Read the question once again. So we have to square an odd positive integer and subtract 1 from it, right? 

Let's look at example, We’ll take 3 

So, $3^2$ is 9 and 9-1=8. 

Similarly, We’ll take 5 

So, $5^2$ is 25 and 25-1=24 

If you look at these two examples, 8,24 are divisible by 8. Hence, we can easily conclude that ${n}^2 - 1$ is divisible by 8 for any odd positive odd integer.

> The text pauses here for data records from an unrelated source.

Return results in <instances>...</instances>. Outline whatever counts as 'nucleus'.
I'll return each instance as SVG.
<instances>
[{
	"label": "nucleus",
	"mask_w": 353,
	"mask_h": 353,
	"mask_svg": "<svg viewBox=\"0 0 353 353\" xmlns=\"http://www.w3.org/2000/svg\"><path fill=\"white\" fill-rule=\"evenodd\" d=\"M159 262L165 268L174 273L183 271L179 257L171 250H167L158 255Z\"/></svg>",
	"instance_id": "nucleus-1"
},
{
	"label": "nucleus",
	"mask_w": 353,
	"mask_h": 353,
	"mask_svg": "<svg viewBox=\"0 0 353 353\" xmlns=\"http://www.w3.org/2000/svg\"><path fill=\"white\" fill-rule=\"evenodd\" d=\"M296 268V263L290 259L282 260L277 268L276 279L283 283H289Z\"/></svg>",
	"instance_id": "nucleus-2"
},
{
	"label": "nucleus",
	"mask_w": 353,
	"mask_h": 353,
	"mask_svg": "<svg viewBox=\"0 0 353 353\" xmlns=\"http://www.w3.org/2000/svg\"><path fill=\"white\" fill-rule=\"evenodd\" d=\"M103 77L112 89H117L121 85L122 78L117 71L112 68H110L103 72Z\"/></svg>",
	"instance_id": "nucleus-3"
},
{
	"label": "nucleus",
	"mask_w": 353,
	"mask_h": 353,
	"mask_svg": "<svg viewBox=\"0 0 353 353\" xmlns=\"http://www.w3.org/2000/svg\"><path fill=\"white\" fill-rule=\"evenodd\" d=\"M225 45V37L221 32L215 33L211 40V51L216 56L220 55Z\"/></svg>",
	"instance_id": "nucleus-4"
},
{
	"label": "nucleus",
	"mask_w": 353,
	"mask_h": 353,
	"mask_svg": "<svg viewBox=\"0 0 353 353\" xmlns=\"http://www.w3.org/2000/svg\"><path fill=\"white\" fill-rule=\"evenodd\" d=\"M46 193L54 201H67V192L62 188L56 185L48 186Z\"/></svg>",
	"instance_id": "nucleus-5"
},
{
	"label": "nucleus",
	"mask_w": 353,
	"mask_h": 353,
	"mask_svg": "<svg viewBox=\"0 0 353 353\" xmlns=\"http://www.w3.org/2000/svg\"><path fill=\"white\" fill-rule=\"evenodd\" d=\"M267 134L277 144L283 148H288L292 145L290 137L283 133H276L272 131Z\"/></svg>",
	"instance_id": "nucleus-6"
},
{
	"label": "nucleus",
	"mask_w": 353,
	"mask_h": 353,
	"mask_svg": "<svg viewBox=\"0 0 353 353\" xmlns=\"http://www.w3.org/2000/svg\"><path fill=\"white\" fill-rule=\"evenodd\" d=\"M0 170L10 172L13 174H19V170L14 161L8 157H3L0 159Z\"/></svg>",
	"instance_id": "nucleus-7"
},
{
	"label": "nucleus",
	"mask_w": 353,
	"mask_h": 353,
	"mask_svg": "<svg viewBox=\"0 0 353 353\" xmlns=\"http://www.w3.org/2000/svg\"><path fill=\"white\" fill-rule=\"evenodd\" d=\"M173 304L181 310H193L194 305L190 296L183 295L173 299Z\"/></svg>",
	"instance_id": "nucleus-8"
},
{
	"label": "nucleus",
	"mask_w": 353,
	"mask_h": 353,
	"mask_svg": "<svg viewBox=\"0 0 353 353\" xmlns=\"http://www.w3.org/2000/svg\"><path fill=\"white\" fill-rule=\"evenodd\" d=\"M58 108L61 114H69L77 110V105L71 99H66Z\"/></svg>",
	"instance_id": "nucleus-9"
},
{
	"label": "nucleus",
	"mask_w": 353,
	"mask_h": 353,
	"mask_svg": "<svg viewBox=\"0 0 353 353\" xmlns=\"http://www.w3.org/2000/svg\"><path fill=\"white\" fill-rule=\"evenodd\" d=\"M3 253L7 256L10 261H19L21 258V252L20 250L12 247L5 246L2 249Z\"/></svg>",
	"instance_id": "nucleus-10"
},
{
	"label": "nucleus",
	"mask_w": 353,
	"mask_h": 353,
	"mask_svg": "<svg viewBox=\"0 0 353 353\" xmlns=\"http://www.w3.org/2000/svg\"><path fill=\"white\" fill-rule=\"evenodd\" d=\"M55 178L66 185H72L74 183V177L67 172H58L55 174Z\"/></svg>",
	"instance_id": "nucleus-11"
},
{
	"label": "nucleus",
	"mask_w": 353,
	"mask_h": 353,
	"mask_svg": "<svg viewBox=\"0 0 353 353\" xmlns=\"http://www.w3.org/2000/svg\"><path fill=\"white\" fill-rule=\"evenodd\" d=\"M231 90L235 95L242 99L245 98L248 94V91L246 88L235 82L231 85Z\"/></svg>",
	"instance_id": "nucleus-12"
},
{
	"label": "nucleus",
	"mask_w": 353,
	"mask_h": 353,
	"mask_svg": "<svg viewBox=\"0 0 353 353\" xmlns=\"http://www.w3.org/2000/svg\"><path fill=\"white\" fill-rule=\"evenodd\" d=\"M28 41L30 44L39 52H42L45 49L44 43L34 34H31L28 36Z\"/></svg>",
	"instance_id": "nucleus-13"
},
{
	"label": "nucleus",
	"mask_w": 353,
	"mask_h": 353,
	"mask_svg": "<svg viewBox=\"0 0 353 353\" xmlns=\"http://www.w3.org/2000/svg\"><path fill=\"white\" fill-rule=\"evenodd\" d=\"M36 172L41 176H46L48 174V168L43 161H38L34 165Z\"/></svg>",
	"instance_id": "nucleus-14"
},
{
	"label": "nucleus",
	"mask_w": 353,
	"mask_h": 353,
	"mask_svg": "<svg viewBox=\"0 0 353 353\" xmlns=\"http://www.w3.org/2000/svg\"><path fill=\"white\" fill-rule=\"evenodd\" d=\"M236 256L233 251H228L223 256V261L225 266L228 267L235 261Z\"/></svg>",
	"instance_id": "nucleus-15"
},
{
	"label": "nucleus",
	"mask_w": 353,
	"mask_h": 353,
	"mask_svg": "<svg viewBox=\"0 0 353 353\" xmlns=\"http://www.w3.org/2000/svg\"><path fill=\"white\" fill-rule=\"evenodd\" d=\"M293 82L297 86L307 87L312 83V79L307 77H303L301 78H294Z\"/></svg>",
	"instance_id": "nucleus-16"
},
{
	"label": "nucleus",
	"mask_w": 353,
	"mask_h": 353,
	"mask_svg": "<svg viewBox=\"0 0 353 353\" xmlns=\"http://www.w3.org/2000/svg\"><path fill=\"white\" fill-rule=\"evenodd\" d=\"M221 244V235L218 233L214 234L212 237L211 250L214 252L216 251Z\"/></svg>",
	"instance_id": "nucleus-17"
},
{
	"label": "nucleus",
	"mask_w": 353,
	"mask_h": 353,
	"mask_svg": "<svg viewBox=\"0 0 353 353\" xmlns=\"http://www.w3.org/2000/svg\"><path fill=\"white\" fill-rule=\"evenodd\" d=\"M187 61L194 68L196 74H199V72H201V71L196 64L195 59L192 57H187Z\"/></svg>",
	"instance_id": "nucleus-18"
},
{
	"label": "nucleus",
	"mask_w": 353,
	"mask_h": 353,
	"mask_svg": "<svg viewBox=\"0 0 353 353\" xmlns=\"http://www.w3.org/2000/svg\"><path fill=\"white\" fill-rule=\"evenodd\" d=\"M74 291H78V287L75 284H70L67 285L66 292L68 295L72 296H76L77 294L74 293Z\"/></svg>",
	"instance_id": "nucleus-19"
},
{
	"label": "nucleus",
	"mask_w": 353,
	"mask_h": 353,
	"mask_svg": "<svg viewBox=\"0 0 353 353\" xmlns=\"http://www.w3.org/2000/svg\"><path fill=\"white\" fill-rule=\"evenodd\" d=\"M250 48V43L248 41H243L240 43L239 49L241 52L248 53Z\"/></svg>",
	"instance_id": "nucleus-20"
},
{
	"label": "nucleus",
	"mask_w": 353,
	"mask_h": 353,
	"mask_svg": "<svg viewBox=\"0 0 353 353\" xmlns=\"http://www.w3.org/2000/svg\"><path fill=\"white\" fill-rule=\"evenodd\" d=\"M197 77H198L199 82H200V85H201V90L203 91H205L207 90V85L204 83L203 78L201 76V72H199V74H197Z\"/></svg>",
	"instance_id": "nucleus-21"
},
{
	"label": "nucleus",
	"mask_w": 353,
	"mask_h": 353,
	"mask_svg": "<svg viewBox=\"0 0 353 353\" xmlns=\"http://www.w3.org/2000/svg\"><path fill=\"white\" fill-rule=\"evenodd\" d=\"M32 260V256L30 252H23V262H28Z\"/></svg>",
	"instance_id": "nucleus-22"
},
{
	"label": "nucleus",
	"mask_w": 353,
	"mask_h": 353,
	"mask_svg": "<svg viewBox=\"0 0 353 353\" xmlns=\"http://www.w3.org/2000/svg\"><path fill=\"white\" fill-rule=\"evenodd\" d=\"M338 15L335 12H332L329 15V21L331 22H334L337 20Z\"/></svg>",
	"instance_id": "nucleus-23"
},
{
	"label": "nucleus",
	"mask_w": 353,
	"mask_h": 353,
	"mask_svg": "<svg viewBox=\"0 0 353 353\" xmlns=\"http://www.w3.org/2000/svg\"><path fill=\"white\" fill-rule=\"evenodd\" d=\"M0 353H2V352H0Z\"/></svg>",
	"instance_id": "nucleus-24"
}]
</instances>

Complete step by step answer: 


Any odd positive number is in the form of (4p + 1) or (4p + 3) for some integers p. 

Let, n = 4p + 1

${n^2} - 1$ = ${(4p + 1)^2}$ - 1 

On simplifying RHS we’ll get, 

$16{p^2} + 1 + 8p - 1$

$\Rightarrow$ 8p(2p + 1)

$\Rightarrow {n^2} - 1$ is divisible by 8


Now, let n = (4p + 3)

${n^2} - 1= {{(4p + 3)^2} - 1}$

   $\Rightarrow 16{p^2} + 9 + 24p - 1$

   $\Rightarrow 16{p^2} + 8 + 24p$

   $\Rightarrow 8\left( {2{p^2} + 3p + 1} \right)$

   $\Rightarrow {n^2} - 1{\text{ is divisible by 8}}$


Hence, ${n^2} - 1$ is divisible by 8 if n is an odd positive integer.


NOTE: - In this type of question, always write the general points of odd positive integers and then think practically and solve them. First, understand the problem correctly, then the solution becomes easy for you.